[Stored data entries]
______________________________
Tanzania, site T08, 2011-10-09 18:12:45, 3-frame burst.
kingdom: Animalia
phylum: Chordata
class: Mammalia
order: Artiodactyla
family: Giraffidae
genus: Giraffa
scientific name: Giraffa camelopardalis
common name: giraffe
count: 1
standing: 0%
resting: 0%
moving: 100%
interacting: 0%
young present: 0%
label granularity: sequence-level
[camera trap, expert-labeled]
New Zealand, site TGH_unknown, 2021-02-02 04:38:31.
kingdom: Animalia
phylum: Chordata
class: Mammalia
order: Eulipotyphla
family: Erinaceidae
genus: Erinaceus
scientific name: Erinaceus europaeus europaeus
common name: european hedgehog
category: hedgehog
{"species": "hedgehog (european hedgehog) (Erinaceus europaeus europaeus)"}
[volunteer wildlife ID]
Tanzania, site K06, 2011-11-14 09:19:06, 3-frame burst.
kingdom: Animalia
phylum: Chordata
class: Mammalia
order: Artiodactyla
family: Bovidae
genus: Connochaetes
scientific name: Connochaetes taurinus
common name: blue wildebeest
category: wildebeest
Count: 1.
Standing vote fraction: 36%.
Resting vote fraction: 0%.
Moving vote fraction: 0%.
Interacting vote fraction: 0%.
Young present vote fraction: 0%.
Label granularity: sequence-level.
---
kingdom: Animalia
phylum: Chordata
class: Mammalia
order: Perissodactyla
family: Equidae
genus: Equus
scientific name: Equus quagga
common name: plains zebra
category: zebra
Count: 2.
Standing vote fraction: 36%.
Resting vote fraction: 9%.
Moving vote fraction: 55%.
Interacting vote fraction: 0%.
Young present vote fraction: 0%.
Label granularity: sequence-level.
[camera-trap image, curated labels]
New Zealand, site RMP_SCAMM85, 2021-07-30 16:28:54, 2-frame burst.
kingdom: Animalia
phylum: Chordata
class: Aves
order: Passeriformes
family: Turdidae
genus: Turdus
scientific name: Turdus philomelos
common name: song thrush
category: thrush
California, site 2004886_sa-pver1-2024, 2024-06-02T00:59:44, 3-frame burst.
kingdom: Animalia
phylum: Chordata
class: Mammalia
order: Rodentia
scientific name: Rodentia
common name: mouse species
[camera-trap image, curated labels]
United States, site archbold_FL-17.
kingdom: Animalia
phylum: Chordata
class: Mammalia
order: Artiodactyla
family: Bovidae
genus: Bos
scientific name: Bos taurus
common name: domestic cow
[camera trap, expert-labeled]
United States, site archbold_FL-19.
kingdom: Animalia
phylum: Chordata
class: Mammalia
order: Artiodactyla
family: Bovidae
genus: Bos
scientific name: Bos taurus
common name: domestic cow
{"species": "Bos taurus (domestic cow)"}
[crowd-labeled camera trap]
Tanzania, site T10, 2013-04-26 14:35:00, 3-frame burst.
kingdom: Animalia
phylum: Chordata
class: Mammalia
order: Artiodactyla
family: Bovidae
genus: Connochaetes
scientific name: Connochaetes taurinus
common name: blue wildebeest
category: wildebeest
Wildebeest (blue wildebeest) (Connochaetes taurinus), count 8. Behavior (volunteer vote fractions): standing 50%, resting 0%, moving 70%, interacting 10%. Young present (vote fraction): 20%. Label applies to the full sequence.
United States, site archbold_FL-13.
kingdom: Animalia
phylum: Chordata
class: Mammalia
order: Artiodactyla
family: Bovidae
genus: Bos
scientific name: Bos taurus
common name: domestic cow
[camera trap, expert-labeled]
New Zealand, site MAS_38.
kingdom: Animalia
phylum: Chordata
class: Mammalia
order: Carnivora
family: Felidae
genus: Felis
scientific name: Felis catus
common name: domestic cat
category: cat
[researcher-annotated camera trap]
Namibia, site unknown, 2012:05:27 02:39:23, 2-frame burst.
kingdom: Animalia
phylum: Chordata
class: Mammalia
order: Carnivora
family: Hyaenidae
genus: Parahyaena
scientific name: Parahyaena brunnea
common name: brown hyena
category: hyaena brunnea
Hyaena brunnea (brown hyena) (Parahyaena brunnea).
______________________________
[Task requirements]
An accurate, complete transcription of the records above is needed.

[Finished task]
Tanzania, site T08, 2011-10-09 18:12:45, 3-frame burst.
kingdom: Animalia
phylum: Chordata
class: Mammalia
order: Artiodactyla
family: Giraffidae
genus: Giraffa
scientific name: Giraffa camelopardalis
common name: giraffe
count: 1
standing: 0%
resting: 0%
moving: 100%
interacting: 0%
young present: 0%
label granularity: sequence-level
[camera trap, expert-labeled]
New Zealand, site TGH_unknown, 2021-02-02 04:38:31.
kingdom: Animalia
phylum: Chordata
class: Mammalia
order: Eulipotyphla
family: Erinaceidae
genus: Erinaceus
scientific name: Erinaceus europaeus europaeus
common name: european hedgehog
category: hedgehog
{"species": "hedgehog (european hedgehog) (Erinaceus europaeus europaeus)"}
[volunteer wildlife ID]
Tanzania, site K06, 2011-11-14 09:19:06, 3-frame burst.
kingdom: Animalia
phylum: Chordata
class: Mammalia
order: Artiodactyla
family: Bovidae
genus: Connochaetes
scientific name: Connochaetes taurinus
common name: blue wildebeest
category: wildebeest
Count: 1.
Standing vote fraction: 36%.
Resting vote fraction: 0%.
Moving vote fraction: 0%.
Interacting vote fraction: 0%.
Young present vote fraction: 0%.
Label granularity: sequence-level.
---
kingdom: Animalia
phylum: Chordata
class: Mammalia
order: Perissodactyla
family: Equidae
genus: Equus
scientific name: Equus quagga
common name: plains zebra
category: zebra
Count: 2.
Standing vote fraction: 36%.
Resting vote fraction: 9%.
Moving vote fraction: 55%.
Interacting vote fraction: 0%.
Young present vote fraction: 0%.
Label granularity: sequence-level.
[camera-trap image, curated labels]
New Zealand, site RMP_SCAMM85, 2021-07-30 16:28:54, 2-frame burst.
kingdom: Animalia
phylum: Chordata
class: Aves
order: Passeriformes
family: Turdidae
genus: Turdus
scientific name: Turdus philomelos
common name: song thrush
category: thrush
California, site 2004886_sa-pver1-2024, 2024-06-02T00:59:44, 3-frame burst.
kingdom: Animalia
phylum: Chordata
class: Mammalia
order: Rodentia
scientific name: Rodentia
common name: mouse species
[camera-trap image, curated labels]
United States, site archbold_FL-17.
kingdom: Animalia
phylum: Chordata
class: Mammalia
order: Artiodactyla
family: Bovidae
genus: Bos
scientific name: Bos taurus
common name: domestic cow
[camera trap, expert-labeled]
United States, site archbold_FL-19.
kingdom: Animalia
phylum: Chordata
class: Mammalia
order: Artiodactyla
family: Bovidae
genus: Bos
scientific name: Bos taurus
common name: domestic cow
{"species": "Bos taurus (domestic cow)"}
[crowd-labeled camera trap]
Tanzania, site T10, 2013-04-26 14:35:00, 3-frame burst.
kingdom: Animalia
phylum: Chordata
class: Mammalia
order: Artiodactyla
family: Bovidae
genus: Connochaetes
scientific name: Connochaetes taurinus
common name: blue wildebeest
category: wildebeest
Wildebeest (blue wildebeest) (Connochaetes taurinus), count 8. Behavior (volunteer vote fractions): standing 50%, resting 0%, moving 70%, interacting 10%. Young present (vote fraction): 20%. Label applies to the full sequence.
United States, site archbold_FL-13.
kingdom: Animalia
phylum: Chordata
class: Mammalia
order: Artiodactyla
family: Bovidae
genus: Bos
scientific name: Bos taurus
common name: domestic cow
[camera trap, expert-labeled]
New Zealand, site MAS_38.
kingdom: Animalia
phylum: Chordata
class: Mammalia
order: Carnivora
family: Felidae
genus: Felis
scientific name: Felis catus
common name: domestic cat
category: cat
[researcher-annotated camera trap]
Namibia, site unknown, 2012:05:27 02:39:23, 2-frame burst.
kingdom: Animalia
phylum: Chordata
class: Mammalia
order: Carnivora
family: Hyaenidae
genus: Parahyaena
scientific name: Parahyaena brunnea
common name: brown hyena
category: hyaena brunnea
Hyaena brunnea (brown hyena) (Parahyaena brunnea).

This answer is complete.